The guidelines will implement an executive order (EO-13505) issued by President Obama on 9 March 2009. The NIH proposes to fund research on embryos, but only on those which have been donated following infertility treatment. Further, it is imposing a stringent consent procedure that many commentators are worried will render many of the 21 cell lines currently eligible for funding under ex-President Bush's policy out of bounds.
'We're very concerned,' said Amy Comstock Rick from the Coalition for the Advancement of Medical Research (CAMR), which has been campaigning for a more permissive federal policy on ES cell research. She added: 'If they don't change this, very little current research would be eligible. It's a huge issue.'
It appears that under the guidelines, which are currently in provisional form, donors will have to undergo formal consent procedures with strict rules on documentation. Although consent procedures were followed by researchers prior to this, there was no uniform criteria in this area and practices differed considerably. 'It's not that past practices were shoddy... but they don't necessarily meet every letter of the new guidelines,' said Lawrence Goldstein, a stem cell researcher at the University of California. 'We'd have to throw everything out and start all over again,' he added.

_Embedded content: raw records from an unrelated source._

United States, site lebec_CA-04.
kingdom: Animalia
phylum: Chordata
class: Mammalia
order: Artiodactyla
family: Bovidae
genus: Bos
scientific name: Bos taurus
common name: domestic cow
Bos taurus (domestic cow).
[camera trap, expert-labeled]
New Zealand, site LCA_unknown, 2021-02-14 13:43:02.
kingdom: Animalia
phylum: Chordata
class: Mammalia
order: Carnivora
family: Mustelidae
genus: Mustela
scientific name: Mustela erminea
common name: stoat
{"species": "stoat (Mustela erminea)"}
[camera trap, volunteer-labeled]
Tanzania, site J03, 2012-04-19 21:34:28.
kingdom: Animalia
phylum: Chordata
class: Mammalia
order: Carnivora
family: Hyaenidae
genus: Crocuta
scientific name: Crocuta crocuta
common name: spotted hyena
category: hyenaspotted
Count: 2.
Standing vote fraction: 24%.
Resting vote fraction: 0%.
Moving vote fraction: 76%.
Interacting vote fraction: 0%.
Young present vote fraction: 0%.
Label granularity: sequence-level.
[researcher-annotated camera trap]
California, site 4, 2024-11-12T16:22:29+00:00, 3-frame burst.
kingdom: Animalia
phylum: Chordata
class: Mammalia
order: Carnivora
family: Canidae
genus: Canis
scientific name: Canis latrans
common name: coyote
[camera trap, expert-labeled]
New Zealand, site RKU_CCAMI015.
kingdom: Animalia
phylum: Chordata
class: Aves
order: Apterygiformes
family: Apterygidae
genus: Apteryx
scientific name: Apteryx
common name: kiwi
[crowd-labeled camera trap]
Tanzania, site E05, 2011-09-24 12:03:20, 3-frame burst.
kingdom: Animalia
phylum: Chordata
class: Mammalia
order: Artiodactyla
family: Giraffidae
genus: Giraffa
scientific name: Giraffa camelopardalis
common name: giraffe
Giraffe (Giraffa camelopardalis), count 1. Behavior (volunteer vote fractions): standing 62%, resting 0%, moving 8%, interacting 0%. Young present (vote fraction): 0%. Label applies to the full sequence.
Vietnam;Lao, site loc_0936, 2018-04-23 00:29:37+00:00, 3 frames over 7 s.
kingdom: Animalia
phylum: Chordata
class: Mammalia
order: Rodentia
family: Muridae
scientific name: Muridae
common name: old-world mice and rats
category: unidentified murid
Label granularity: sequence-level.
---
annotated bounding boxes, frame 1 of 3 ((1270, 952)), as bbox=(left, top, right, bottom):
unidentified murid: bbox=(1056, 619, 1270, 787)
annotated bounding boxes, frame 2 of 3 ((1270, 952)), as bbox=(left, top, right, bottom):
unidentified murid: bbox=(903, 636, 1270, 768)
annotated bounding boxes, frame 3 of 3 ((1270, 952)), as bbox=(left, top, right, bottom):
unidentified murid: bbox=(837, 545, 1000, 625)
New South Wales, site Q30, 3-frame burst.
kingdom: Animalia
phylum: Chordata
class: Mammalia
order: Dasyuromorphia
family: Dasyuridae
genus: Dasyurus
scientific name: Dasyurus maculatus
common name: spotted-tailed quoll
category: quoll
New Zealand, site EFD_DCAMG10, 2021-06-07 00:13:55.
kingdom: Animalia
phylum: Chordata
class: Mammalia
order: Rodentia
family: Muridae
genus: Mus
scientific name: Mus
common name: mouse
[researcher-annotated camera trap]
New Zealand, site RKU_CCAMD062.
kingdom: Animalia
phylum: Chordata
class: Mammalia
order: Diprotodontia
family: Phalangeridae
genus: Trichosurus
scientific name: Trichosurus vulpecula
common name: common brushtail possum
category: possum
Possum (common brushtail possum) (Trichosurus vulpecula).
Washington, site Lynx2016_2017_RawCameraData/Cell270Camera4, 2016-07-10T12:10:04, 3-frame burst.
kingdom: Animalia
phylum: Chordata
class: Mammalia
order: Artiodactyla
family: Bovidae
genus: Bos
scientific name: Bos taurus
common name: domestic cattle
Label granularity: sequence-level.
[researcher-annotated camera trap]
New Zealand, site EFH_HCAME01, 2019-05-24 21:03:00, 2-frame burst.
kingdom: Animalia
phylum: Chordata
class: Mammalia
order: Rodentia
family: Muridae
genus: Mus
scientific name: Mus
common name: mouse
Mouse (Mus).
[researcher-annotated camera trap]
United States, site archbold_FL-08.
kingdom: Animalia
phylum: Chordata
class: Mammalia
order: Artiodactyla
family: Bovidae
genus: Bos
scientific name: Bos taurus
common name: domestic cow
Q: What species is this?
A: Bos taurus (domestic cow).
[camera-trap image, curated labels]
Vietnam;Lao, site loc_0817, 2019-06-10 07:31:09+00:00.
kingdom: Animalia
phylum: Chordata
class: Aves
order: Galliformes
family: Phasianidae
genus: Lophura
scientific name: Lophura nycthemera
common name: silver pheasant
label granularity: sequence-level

George Q Daley of the Harvard Stem Cell Institute agreed, saying that the NIH has moved the 'goal posts'. 'They take 2009 standards and attempt to apply them retroactively, which isn't really a standard that would allow most of the pre-existing lines to be acceptable for NIH funding,' he said. Exactly how many cell lines might be affected is not known.
Critics are calling on the NIH to reconsider the guidelines to address these issues. Raynard S Kingston, acting director of the NIH, has said the he is aware of the concerns but that will taken them into consideration with all the other responses to the consultation.
The public consultation closed on 26 May 2009. The NIH is expected to release the finalised guidelines on 7 July 2009.